# YOUR GOAL
Each line from the one containing "Which one is closest to pixel 467 318 out of" through the end of the listing below must be copied exactly; pictures are excluded.

(Rows of spatial question data)
◇ ◇ ◇

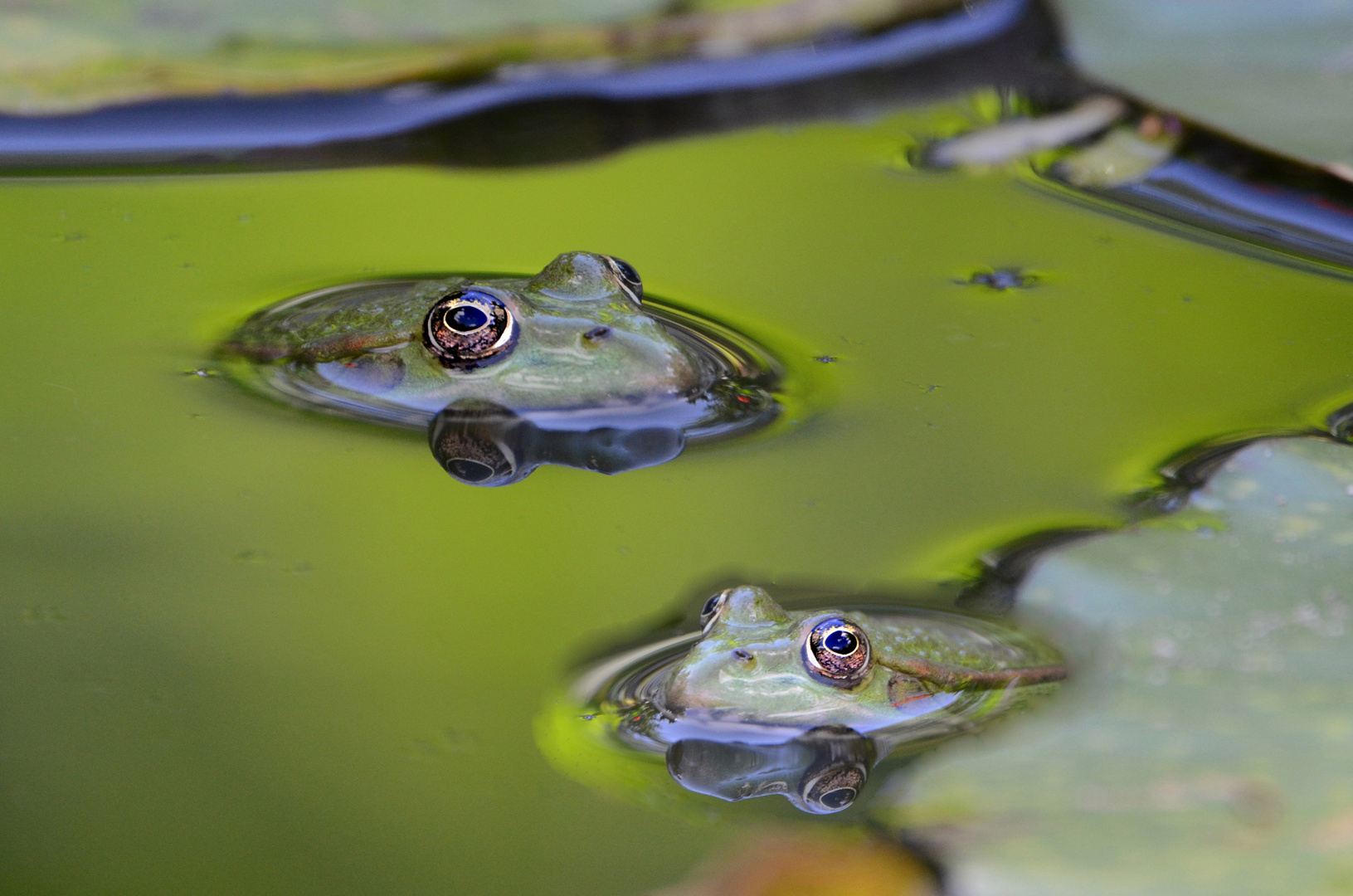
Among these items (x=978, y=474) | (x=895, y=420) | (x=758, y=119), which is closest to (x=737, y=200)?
(x=758, y=119)

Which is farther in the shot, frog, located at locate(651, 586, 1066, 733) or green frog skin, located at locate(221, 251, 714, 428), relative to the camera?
green frog skin, located at locate(221, 251, 714, 428)

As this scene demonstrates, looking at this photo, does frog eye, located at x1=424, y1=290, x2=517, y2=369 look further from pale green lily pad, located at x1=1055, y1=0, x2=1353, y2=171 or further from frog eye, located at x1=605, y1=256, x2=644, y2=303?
pale green lily pad, located at x1=1055, y1=0, x2=1353, y2=171

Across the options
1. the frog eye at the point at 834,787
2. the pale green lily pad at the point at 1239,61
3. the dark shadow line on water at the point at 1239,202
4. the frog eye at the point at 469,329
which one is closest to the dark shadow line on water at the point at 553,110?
the pale green lily pad at the point at 1239,61

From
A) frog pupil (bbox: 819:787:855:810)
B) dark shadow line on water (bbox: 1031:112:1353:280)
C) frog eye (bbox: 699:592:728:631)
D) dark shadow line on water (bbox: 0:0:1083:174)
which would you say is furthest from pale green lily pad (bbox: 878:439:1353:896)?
dark shadow line on water (bbox: 0:0:1083:174)

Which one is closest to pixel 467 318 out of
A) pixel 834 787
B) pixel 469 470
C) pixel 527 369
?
pixel 527 369

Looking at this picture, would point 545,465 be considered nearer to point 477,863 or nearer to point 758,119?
point 477,863

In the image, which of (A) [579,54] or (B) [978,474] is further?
(A) [579,54]
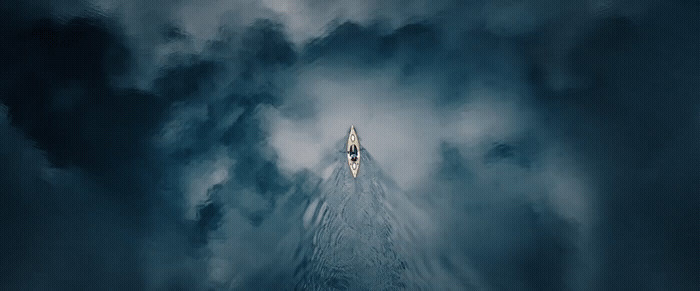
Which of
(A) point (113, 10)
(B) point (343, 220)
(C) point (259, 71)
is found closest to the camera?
(A) point (113, 10)

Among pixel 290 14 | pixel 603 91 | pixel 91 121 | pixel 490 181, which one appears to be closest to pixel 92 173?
pixel 91 121

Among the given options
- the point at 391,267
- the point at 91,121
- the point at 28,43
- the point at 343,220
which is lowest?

◇ ◇ ◇

# TASK RESPONSE
Which one is closest to pixel 467 318 out of
A) pixel 834 787
B) pixel 469 470
C) pixel 527 369
?
pixel 527 369

Looking at this picture, would point 545,465 be considered nearer to point 477,863 or nearer to point 758,119?
point 477,863

In the image, which of (A) [579,54] or (B) [978,474] is further?
(A) [579,54]
Which of
(A) point (113, 10)
(B) point (343, 220)
(C) point (259, 71)
is found closest to the camera?
(A) point (113, 10)

Among pixel 290 14 | pixel 603 91 | pixel 91 121 | pixel 490 181, which one appears to be closest to pixel 92 173?
pixel 91 121

Among the given options
- the point at 391,267
- the point at 91,121
- the point at 28,43
- the point at 343,220
which is lowest?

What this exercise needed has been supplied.